Document passage.
-- start --

Students rebuff Blair

Students at Middlesex University have this week reiterated their decision to allow the Islamic organisation Hizb ut Tahrir to continue its activities on campus, despite moves by the Government to ban the group.

Keith Shilson, president of the Students’ Union, said: “If Tony Blair wants to ban an organisation known to be responsible for acts of violence, he should ban the British National Party, not a non-violent Muslim organisation. The union wishes to uphold a policy that prevents Islamophobia on its campuses, and Hizb ut Tahrir is neither an extremist group, nor a group that supports terrorism. The organisation rejected the July 7 attacks, issuing a statement that said the bombings had no justification and were illegal according to Islamic law.”

This is Hertfordshire, 10 August 2005

Secret courts for terror cases

Special anti-terror courts sitting in secret to determine how long suspects should be detained without charge are now under active consideration, it emerged yesterday.

-- end --

Records provided.

-- start --

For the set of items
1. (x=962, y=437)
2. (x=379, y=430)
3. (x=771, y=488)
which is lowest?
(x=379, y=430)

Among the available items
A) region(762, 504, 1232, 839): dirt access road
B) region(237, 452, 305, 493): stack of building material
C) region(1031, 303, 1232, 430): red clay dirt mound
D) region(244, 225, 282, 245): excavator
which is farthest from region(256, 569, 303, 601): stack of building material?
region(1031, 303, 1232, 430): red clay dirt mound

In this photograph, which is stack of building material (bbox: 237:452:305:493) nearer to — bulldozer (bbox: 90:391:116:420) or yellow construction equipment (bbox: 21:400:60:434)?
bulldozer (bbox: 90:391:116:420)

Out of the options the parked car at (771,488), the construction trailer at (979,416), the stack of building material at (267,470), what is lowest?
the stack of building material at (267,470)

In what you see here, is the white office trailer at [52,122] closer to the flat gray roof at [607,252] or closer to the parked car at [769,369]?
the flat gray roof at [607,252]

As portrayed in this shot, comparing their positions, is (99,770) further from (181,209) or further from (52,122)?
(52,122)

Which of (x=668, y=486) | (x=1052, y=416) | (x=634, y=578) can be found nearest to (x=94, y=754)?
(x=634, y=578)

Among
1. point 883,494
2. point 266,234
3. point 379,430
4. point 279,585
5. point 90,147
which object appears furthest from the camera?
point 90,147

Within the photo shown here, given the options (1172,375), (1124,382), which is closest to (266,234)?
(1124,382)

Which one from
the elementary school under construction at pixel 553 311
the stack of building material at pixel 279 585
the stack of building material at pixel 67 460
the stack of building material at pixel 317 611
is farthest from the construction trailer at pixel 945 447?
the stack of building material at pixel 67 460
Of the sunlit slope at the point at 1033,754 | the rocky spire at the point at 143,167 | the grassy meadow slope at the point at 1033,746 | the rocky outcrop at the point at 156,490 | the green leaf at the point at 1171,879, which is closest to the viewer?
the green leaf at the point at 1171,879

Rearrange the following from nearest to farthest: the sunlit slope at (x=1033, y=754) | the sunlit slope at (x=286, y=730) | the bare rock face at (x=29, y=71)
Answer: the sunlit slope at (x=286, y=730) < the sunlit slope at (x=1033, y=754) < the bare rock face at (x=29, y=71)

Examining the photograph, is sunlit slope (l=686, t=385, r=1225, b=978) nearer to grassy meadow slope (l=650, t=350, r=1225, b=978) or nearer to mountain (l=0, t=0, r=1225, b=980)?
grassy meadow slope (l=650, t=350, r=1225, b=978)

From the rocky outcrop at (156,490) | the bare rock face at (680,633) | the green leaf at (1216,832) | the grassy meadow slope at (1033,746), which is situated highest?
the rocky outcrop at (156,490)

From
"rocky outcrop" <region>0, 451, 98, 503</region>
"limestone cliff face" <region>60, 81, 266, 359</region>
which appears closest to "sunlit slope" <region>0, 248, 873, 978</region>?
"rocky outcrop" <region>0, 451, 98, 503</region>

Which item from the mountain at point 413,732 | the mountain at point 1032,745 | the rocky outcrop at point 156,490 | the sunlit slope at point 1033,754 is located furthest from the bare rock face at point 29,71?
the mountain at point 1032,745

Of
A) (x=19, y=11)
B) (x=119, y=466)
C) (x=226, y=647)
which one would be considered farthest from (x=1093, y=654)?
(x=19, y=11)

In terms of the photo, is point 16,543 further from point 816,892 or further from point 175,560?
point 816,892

-- end --

Stated goal 1. According to the news clipping, who is president of the Students' Union at Middlesex University?
Stated goal 2. In the news clipping, list each claim Keith Shilson makes about Hizb ut Tahrir in his quoted statement.
Stated goal 3. Resume the news clipping after its last sentence, on the special anti-terror courts.
The material comes from a separate source unrelated to the news clipping.

Exercise response 1. Keith Shilson

Exercise response 2.
- It is a non-violent Muslim organisation.
- It is not an extremist group.
- It is not a group that supports terrorism.
- It rejected the July 7 attacks.
- It issued a statement that said the bombings had no justification and were illegal according to Islamic law.

Exercise response 3.
Home Office sources confirmed that ministers are considering making a French-style “security-cleared judge” responsible for assembling a pre-trial case against terrorist suspects, with in-camera access to sensitive intelligence evidence, including currently inadmissible phone-tap evidence.

The plan under consideration, which echoes elements of David Blunkett’s proposal last year for secret anti-terrorist courts, could also involve the use of security-vetted “special advocates” as legal representatives of those detained. But they would not be able to disclose the nature of the evidence under which their clients were held before being charged.

The proposal puts flesh on the point outlined by Tony Blair last Friday, when he said that part of the new anti-terror package would include “a new court procedure which would allow a pretrial process”. He said it would provide a way of meeting requests by the police and security services that detention before charge should be extended from the current 14 days up to three months.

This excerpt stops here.